Arcing Time: It is the interval of time between the instant of initiation of the arc in a pole or a fuse & the instant of final arc extinction in that pole or that fuse. In a multiple-pole switching device, it will be the interval of time between the instant of the first initiation of an arc & the instant of final arc extinction in all poles.

Break Time: It is the interval of time between the beginning of the opening time of a mechanical switching device (or the pre-arcing time of a fuse) & the end of the arcing time.

Make Time: It is the interval of time between the initiation of the closing operation and the instant when the current begins to flow in the main circuit.

Closing Time: It is the interval of time between the initiation of the closing operation and the instant when the contacts touch in all poles.

Pre-arcing Time: It is the time between the commencement of a current large enough to cause the fuse element(s) to melt & the instant when an arc is initiated.

Operating Time: It is the sum of pre-arcing & the arcing time.

Operational Life: It is the duration for which electrical equipment operates reliably (or is expected to operate reliably) under normal specified operating conditions. The operational life of a switching device is expressed as the number of make-break operations the device will perform.

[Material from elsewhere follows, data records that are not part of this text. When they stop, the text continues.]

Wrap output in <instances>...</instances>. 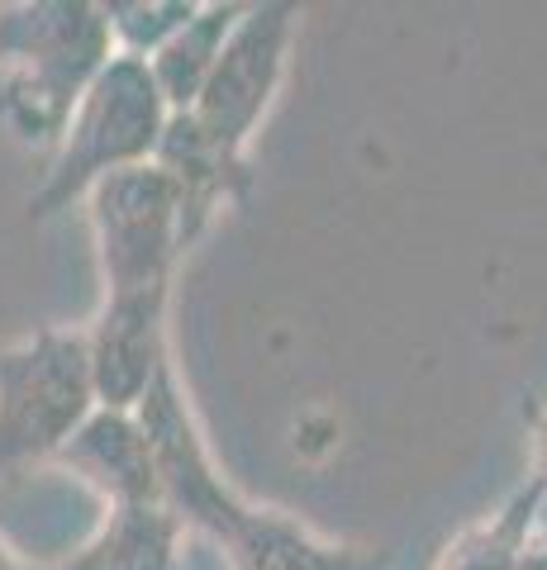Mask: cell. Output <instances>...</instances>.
Here are the masks:
<instances>
[{
  "label": "cell",
  "instance_id": "5bb4252c",
  "mask_svg": "<svg viewBox=\"0 0 547 570\" xmlns=\"http://www.w3.org/2000/svg\"><path fill=\"white\" fill-rule=\"evenodd\" d=\"M0 570H29V566H20V561H14L6 547H0Z\"/></svg>",
  "mask_w": 547,
  "mask_h": 570
},
{
  "label": "cell",
  "instance_id": "52a82bcc",
  "mask_svg": "<svg viewBox=\"0 0 547 570\" xmlns=\"http://www.w3.org/2000/svg\"><path fill=\"white\" fill-rule=\"evenodd\" d=\"M86 485H96L115 509L138 504H163V480H157V461L134 414H115V409H96L72 442L58 452Z\"/></svg>",
  "mask_w": 547,
  "mask_h": 570
},
{
  "label": "cell",
  "instance_id": "6da1fadb",
  "mask_svg": "<svg viewBox=\"0 0 547 570\" xmlns=\"http://www.w3.org/2000/svg\"><path fill=\"white\" fill-rule=\"evenodd\" d=\"M105 6L91 0H39L0 10V115L33 148L67 134L81 91L115 58Z\"/></svg>",
  "mask_w": 547,
  "mask_h": 570
},
{
  "label": "cell",
  "instance_id": "4fadbf2b",
  "mask_svg": "<svg viewBox=\"0 0 547 570\" xmlns=\"http://www.w3.org/2000/svg\"><path fill=\"white\" fill-rule=\"evenodd\" d=\"M538 456H543L538 480H547V414H543V423H538Z\"/></svg>",
  "mask_w": 547,
  "mask_h": 570
},
{
  "label": "cell",
  "instance_id": "5b68a950",
  "mask_svg": "<svg viewBox=\"0 0 547 570\" xmlns=\"http://www.w3.org/2000/svg\"><path fill=\"white\" fill-rule=\"evenodd\" d=\"M295 39V6H248L228 33L209 81L201 86L196 105L186 110L196 129L224 163L243 167V148L257 134L262 115L286 77V52Z\"/></svg>",
  "mask_w": 547,
  "mask_h": 570
},
{
  "label": "cell",
  "instance_id": "8992f818",
  "mask_svg": "<svg viewBox=\"0 0 547 570\" xmlns=\"http://www.w3.org/2000/svg\"><path fill=\"white\" fill-rule=\"evenodd\" d=\"M167 299H172V291L105 299L96 328L86 333L96 409L134 414L153 390V381L163 376V366H167Z\"/></svg>",
  "mask_w": 547,
  "mask_h": 570
},
{
  "label": "cell",
  "instance_id": "30bf717a",
  "mask_svg": "<svg viewBox=\"0 0 547 570\" xmlns=\"http://www.w3.org/2000/svg\"><path fill=\"white\" fill-rule=\"evenodd\" d=\"M543 490H547V480H534V490H524L500 519H490L486 528L467 532V538L448 551L443 570H509L515 566L519 547L528 542V523H534V509H538Z\"/></svg>",
  "mask_w": 547,
  "mask_h": 570
},
{
  "label": "cell",
  "instance_id": "3957f363",
  "mask_svg": "<svg viewBox=\"0 0 547 570\" xmlns=\"http://www.w3.org/2000/svg\"><path fill=\"white\" fill-rule=\"evenodd\" d=\"M91 414L86 333L39 328L0 352V475L33 456H58Z\"/></svg>",
  "mask_w": 547,
  "mask_h": 570
},
{
  "label": "cell",
  "instance_id": "9c48e42d",
  "mask_svg": "<svg viewBox=\"0 0 547 570\" xmlns=\"http://www.w3.org/2000/svg\"><path fill=\"white\" fill-rule=\"evenodd\" d=\"M176 542H182V519L167 504L110 509V523L100 528L91 547L62 570H176Z\"/></svg>",
  "mask_w": 547,
  "mask_h": 570
},
{
  "label": "cell",
  "instance_id": "7a4b0ae2",
  "mask_svg": "<svg viewBox=\"0 0 547 570\" xmlns=\"http://www.w3.org/2000/svg\"><path fill=\"white\" fill-rule=\"evenodd\" d=\"M167 119L172 110L157 96L148 62L115 52L100 67V77L81 91L72 119H67L52 171L29 195V219H43V214H58L62 205L81 200L100 176L153 163L157 142L167 134Z\"/></svg>",
  "mask_w": 547,
  "mask_h": 570
},
{
  "label": "cell",
  "instance_id": "277c9868",
  "mask_svg": "<svg viewBox=\"0 0 547 570\" xmlns=\"http://www.w3.org/2000/svg\"><path fill=\"white\" fill-rule=\"evenodd\" d=\"M105 299L172 291V272L182 247V190L172 176L144 163L110 171L86 190Z\"/></svg>",
  "mask_w": 547,
  "mask_h": 570
},
{
  "label": "cell",
  "instance_id": "8fae6325",
  "mask_svg": "<svg viewBox=\"0 0 547 570\" xmlns=\"http://www.w3.org/2000/svg\"><path fill=\"white\" fill-rule=\"evenodd\" d=\"M196 10H201L196 0H110V6H105L115 48L129 52V58H144V62L196 20Z\"/></svg>",
  "mask_w": 547,
  "mask_h": 570
},
{
  "label": "cell",
  "instance_id": "ba28073f",
  "mask_svg": "<svg viewBox=\"0 0 547 570\" xmlns=\"http://www.w3.org/2000/svg\"><path fill=\"white\" fill-rule=\"evenodd\" d=\"M243 10L248 6H201L196 20L148 58L153 86L172 115H186L191 105H196L201 86L209 81V71H215L219 52L228 43V33H234V24L243 20Z\"/></svg>",
  "mask_w": 547,
  "mask_h": 570
},
{
  "label": "cell",
  "instance_id": "7c38bea8",
  "mask_svg": "<svg viewBox=\"0 0 547 570\" xmlns=\"http://www.w3.org/2000/svg\"><path fill=\"white\" fill-rule=\"evenodd\" d=\"M509 570H547V538H528Z\"/></svg>",
  "mask_w": 547,
  "mask_h": 570
}]
</instances>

Electrical Life: It is the number of on-load switching operations, which the device can perform without any repair or replacements. The electrical life depends on the utilization category, the rated operational current & the rated operational voltage.

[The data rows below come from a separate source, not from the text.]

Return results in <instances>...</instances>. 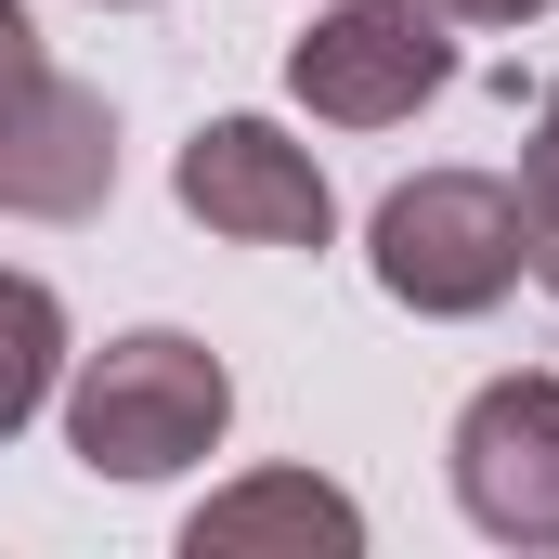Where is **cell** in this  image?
I'll list each match as a JSON object with an SVG mask.
<instances>
[{
    "mask_svg": "<svg viewBox=\"0 0 559 559\" xmlns=\"http://www.w3.org/2000/svg\"><path fill=\"white\" fill-rule=\"evenodd\" d=\"M182 547L195 559H248V547H325V559H352L365 547V508L338 495V481H312V468H248V481H222L195 521H182Z\"/></svg>",
    "mask_w": 559,
    "mask_h": 559,
    "instance_id": "obj_7",
    "label": "cell"
},
{
    "mask_svg": "<svg viewBox=\"0 0 559 559\" xmlns=\"http://www.w3.org/2000/svg\"><path fill=\"white\" fill-rule=\"evenodd\" d=\"M521 209H534V235H559V79L534 105V143H521Z\"/></svg>",
    "mask_w": 559,
    "mask_h": 559,
    "instance_id": "obj_9",
    "label": "cell"
},
{
    "mask_svg": "<svg viewBox=\"0 0 559 559\" xmlns=\"http://www.w3.org/2000/svg\"><path fill=\"white\" fill-rule=\"evenodd\" d=\"M534 274H547V299H559V235H534Z\"/></svg>",
    "mask_w": 559,
    "mask_h": 559,
    "instance_id": "obj_11",
    "label": "cell"
},
{
    "mask_svg": "<svg viewBox=\"0 0 559 559\" xmlns=\"http://www.w3.org/2000/svg\"><path fill=\"white\" fill-rule=\"evenodd\" d=\"M365 261H378V286H391L417 325H468V312H495L508 286L534 274V209H521V182H495V169H417V182L378 195Z\"/></svg>",
    "mask_w": 559,
    "mask_h": 559,
    "instance_id": "obj_2",
    "label": "cell"
},
{
    "mask_svg": "<svg viewBox=\"0 0 559 559\" xmlns=\"http://www.w3.org/2000/svg\"><path fill=\"white\" fill-rule=\"evenodd\" d=\"M52 378H66V299L39 274H0V442L52 404Z\"/></svg>",
    "mask_w": 559,
    "mask_h": 559,
    "instance_id": "obj_8",
    "label": "cell"
},
{
    "mask_svg": "<svg viewBox=\"0 0 559 559\" xmlns=\"http://www.w3.org/2000/svg\"><path fill=\"white\" fill-rule=\"evenodd\" d=\"M169 195H182L209 235H235V248H325V235H338V195H325L312 143H286L274 118H209V131L182 143Z\"/></svg>",
    "mask_w": 559,
    "mask_h": 559,
    "instance_id": "obj_6",
    "label": "cell"
},
{
    "mask_svg": "<svg viewBox=\"0 0 559 559\" xmlns=\"http://www.w3.org/2000/svg\"><path fill=\"white\" fill-rule=\"evenodd\" d=\"M118 195V118L92 79H66L26 26V0H0V209L13 222H92Z\"/></svg>",
    "mask_w": 559,
    "mask_h": 559,
    "instance_id": "obj_3",
    "label": "cell"
},
{
    "mask_svg": "<svg viewBox=\"0 0 559 559\" xmlns=\"http://www.w3.org/2000/svg\"><path fill=\"white\" fill-rule=\"evenodd\" d=\"M442 468L495 547H559V378H481L455 404Z\"/></svg>",
    "mask_w": 559,
    "mask_h": 559,
    "instance_id": "obj_5",
    "label": "cell"
},
{
    "mask_svg": "<svg viewBox=\"0 0 559 559\" xmlns=\"http://www.w3.org/2000/svg\"><path fill=\"white\" fill-rule=\"evenodd\" d=\"M442 26H534V13H559V0H429Z\"/></svg>",
    "mask_w": 559,
    "mask_h": 559,
    "instance_id": "obj_10",
    "label": "cell"
},
{
    "mask_svg": "<svg viewBox=\"0 0 559 559\" xmlns=\"http://www.w3.org/2000/svg\"><path fill=\"white\" fill-rule=\"evenodd\" d=\"M92 13H143V0H92Z\"/></svg>",
    "mask_w": 559,
    "mask_h": 559,
    "instance_id": "obj_12",
    "label": "cell"
},
{
    "mask_svg": "<svg viewBox=\"0 0 559 559\" xmlns=\"http://www.w3.org/2000/svg\"><path fill=\"white\" fill-rule=\"evenodd\" d=\"M222 429H235V365L182 325H131V338L79 352V378H66V455L92 481H169V468L222 455Z\"/></svg>",
    "mask_w": 559,
    "mask_h": 559,
    "instance_id": "obj_1",
    "label": "cell"
},
{
    "mask_svg": "<svg viewBox=\"0 0 559 559\" xmlns=\"http://www.w3.org/2000/svg\"><path fill=\"white\" fill-rule=\"evenodd\" d=\"M442 79H455V26L429 0H325L286 39V92L325 131H404L417 105H442Z\"/></svg>",
    "mask_w": 559,
    "mask_h": 559,
    "instance_id": "obj_4",
    "label": "cell"
}]
</instances>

Mechanical Life: It is the number of no-load switching operations (i.e. with no current flowing through the poles) which the switching device can perform without mechanical failure.

Service Conditions: The switchgear manufacturer claims the ratings after testing as per the procedures specified in the standards. The standards also specify the service conditions under which the tests are to be carried out. Following are the service conditions considered:

Ambient air temperature: It is the temperature existing in the vicinity of the equipment if supplied without enclosure or in vicinity of the enclosure if supplied with an enclosure.

Altitude: It is the height above the sea level where the equipment is going to be installed.

Humidity: It is the moisture content in air expressed in percentage (i.e. relative humidity).

Pollution degree: The pollution degree refers to the environmental conditions for which the equipment is intended. For equipment intended for use within an enclosure or provided with an integral enclosure, the pollution degree of the environment in the enclosure is applicable. Unless otherwise stated by the relevant product standard, equipment for industrial application is generally for use in pollution degree 3 environment according to which conductive pollution occurs, or dry non-conductive pollution occurs which becomes conductive due to condensation.

Service Conditions

Normal Values

Ambient temperature:Max. allowable value

Max. allowable value of 24 hour average

Lowest allowable value

+ 40°C

+ 35°C

- 5°C

Humidity:Relative humidity 50% at 40°C

Altitude: Max. altitude (above sea level) 2000m

Table 4: Normal service conditions in terms of Indian Standards.

Switchgears intended to be used in conditions other than normal service conditions, should be designed accordingly or used according to the relevant product standard, where applicable, or according to agreement between manufacturer & user. Many times certain correction factors are employed in case actual service conditions differ from normal.

Conclusion: It is hoped that at least some of the switchgear jargons are clarified above. Further reference can be made to IS 13947 (Specification for Low Voltage Switchgear & Controlgear) & IS 13703 (Specification for Low Voltage Fuses).